愛するホルスト・ヤンセンの愛娘ランメ(カトリン)さんがくれたチョコレートも箱ごととってある。ホルスト・ヤンセンの教師アルフレート・マーラウが箱のデザインをしたチョコだと言って私にくれたのだ。

「1947年にわたしの教師アルフレート・マーラウは、わたしが偉大な素描家になるだろうといった。」というホルスト・ヤンセンの言葉が残っている。才能のある教え子に出会えることは、教師にとっては千載一遇の幸せ。生徒にとっても一生に初めての素晴らしい瞬間。マーラウはヤンセンほど有名にならなかったが、マーラウもすごい見る眼のあった人だと思う。

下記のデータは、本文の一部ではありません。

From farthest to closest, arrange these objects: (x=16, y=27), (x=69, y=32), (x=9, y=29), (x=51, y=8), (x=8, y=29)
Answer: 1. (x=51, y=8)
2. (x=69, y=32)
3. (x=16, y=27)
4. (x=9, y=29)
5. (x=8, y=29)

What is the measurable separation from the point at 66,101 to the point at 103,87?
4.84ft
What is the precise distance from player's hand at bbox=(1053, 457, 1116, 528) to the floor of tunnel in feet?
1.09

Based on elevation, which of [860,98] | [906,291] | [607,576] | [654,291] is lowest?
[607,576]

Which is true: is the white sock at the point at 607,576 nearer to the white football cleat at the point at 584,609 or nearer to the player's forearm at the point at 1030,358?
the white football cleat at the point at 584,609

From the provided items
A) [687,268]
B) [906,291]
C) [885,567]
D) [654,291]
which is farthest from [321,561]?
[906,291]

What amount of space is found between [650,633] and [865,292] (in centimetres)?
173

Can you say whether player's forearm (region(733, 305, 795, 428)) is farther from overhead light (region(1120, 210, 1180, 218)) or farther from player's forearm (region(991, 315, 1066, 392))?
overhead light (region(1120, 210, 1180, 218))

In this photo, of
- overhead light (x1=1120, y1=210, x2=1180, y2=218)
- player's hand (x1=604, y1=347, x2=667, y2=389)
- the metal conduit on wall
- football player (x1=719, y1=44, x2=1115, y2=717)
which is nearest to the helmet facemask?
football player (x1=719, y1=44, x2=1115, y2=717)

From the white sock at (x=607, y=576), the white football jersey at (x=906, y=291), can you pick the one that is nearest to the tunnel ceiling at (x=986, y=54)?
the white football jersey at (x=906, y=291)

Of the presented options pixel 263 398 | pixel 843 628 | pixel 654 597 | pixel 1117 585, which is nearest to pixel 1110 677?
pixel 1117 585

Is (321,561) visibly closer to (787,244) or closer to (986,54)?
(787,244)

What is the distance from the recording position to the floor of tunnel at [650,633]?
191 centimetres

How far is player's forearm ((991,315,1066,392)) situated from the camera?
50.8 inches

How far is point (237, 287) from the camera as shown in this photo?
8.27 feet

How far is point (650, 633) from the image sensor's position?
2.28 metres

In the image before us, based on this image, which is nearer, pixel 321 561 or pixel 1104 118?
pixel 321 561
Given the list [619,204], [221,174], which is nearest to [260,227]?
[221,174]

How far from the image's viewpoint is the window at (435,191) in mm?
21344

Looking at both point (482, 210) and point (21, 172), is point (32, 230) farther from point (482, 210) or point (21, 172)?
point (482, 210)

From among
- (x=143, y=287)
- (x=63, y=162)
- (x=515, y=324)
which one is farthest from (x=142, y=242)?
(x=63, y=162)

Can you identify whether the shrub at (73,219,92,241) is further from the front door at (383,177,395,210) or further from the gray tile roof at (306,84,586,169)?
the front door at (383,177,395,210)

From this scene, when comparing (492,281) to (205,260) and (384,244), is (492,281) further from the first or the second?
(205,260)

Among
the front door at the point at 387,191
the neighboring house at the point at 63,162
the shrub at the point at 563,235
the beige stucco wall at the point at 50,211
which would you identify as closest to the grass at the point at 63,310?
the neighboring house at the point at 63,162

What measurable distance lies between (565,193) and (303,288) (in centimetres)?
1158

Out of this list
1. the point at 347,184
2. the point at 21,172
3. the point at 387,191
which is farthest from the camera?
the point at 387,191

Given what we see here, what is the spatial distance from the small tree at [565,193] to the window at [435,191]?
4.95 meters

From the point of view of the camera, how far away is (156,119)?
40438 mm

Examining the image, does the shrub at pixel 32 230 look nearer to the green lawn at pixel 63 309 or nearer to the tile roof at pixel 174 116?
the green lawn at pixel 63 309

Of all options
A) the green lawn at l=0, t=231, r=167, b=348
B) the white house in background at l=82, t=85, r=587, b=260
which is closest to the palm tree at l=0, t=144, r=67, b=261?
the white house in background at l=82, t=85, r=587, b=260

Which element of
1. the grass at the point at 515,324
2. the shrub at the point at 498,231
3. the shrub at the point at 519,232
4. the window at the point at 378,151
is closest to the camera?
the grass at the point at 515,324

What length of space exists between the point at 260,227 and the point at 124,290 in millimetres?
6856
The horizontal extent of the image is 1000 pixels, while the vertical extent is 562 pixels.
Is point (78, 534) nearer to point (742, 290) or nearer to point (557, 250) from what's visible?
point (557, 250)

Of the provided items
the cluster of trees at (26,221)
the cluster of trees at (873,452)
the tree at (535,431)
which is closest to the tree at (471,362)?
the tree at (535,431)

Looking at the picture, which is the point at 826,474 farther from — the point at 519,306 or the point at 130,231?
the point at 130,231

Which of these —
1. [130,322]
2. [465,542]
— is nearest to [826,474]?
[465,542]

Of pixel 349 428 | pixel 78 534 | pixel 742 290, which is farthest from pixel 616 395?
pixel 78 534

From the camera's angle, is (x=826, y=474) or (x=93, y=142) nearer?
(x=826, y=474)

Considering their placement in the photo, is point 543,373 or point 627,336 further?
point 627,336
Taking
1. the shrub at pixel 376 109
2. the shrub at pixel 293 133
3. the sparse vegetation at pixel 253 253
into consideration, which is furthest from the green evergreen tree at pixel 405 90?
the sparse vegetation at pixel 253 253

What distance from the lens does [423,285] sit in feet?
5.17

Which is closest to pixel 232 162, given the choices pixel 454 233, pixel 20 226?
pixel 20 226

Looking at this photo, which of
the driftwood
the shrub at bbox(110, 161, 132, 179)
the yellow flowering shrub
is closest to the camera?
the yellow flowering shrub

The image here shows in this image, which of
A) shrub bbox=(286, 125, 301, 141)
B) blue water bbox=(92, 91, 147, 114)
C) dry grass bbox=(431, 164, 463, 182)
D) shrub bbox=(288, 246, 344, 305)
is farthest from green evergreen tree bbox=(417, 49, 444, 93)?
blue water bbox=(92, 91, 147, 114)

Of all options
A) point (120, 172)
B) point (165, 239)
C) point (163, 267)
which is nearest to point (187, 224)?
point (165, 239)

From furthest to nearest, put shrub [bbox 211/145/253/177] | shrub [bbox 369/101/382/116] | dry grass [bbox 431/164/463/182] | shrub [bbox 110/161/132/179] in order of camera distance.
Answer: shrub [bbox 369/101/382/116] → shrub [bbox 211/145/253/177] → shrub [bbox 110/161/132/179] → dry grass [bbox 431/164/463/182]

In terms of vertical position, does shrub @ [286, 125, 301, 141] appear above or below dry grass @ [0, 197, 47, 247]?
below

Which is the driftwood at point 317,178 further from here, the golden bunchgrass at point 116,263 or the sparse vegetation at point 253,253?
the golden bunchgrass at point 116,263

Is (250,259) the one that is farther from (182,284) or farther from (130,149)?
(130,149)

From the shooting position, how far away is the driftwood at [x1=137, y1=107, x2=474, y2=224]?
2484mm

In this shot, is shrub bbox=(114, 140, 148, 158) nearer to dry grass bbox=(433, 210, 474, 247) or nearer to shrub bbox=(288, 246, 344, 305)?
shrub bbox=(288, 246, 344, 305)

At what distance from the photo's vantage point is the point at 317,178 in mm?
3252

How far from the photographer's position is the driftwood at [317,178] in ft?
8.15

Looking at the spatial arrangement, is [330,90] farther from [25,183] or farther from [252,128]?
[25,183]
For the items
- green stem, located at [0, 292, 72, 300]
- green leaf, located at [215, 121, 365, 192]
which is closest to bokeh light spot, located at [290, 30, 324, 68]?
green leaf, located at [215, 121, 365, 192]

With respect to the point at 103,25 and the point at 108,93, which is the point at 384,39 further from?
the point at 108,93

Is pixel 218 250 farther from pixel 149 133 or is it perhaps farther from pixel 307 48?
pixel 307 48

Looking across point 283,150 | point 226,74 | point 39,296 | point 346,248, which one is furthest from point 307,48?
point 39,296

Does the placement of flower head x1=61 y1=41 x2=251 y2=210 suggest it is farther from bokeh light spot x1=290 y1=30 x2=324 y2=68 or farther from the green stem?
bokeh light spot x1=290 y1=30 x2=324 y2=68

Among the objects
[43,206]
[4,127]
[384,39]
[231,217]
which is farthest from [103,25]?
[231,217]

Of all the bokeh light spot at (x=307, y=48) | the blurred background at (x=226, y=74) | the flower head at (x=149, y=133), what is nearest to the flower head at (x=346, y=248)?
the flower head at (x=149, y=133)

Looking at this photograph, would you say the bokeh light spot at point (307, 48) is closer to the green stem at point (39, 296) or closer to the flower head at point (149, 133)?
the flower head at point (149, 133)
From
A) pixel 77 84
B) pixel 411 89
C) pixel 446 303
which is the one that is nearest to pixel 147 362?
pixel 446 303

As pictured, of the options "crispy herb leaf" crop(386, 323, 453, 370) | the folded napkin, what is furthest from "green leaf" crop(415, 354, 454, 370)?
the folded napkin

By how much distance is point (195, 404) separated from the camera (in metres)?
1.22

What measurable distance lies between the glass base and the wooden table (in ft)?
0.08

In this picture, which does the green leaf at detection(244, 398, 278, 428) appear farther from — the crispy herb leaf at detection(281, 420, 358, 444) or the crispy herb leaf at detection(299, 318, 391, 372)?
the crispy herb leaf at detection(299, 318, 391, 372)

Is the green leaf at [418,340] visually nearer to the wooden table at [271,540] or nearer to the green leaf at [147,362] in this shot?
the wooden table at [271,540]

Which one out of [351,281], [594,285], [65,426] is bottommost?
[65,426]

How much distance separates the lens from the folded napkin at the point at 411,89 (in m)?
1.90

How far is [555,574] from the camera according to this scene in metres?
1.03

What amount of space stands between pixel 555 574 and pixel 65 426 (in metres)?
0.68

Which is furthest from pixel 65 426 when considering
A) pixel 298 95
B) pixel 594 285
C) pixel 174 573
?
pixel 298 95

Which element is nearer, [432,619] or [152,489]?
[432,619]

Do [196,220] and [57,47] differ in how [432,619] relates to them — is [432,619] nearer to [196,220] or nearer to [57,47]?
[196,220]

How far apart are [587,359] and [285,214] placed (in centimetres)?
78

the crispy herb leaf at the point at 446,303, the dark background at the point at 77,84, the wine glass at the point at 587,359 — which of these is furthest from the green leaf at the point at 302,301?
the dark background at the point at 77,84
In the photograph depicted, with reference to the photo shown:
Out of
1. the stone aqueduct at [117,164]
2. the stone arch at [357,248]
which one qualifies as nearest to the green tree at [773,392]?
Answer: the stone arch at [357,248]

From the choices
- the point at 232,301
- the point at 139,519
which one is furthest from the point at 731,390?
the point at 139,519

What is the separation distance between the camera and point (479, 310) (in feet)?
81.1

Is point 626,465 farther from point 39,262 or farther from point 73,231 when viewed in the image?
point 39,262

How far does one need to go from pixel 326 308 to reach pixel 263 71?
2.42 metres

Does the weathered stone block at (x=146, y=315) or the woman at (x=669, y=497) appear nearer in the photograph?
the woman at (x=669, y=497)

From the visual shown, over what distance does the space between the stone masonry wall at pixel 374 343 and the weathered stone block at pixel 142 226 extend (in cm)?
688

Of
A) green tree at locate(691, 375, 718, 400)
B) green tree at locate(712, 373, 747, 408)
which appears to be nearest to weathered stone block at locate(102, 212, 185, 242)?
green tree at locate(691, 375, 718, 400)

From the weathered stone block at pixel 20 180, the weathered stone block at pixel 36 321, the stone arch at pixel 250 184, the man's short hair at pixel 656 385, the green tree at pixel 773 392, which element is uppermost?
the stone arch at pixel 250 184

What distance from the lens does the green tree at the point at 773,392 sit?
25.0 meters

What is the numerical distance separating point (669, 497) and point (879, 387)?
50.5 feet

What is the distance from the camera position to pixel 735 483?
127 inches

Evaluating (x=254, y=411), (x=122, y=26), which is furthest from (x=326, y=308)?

笠井久子さんに私の個展の時にいただいたデメルの猫の舌というチョコレートも、なんかもったいなくて食べられなくてずっと箱ごととっておいた。意外とブルームも出ずにチョコは劣化していないみたい(まだイケル)。

3月20日(木)

N病院。すごくかわいい療法士のK・Hさんに声をかけられる。きょう、母を屋上の花壇に連れて行ってくれたそう。誠実なだけでなくチャーミングなK・HさんにP.Tを担当していただいていることは本当に幸せだ。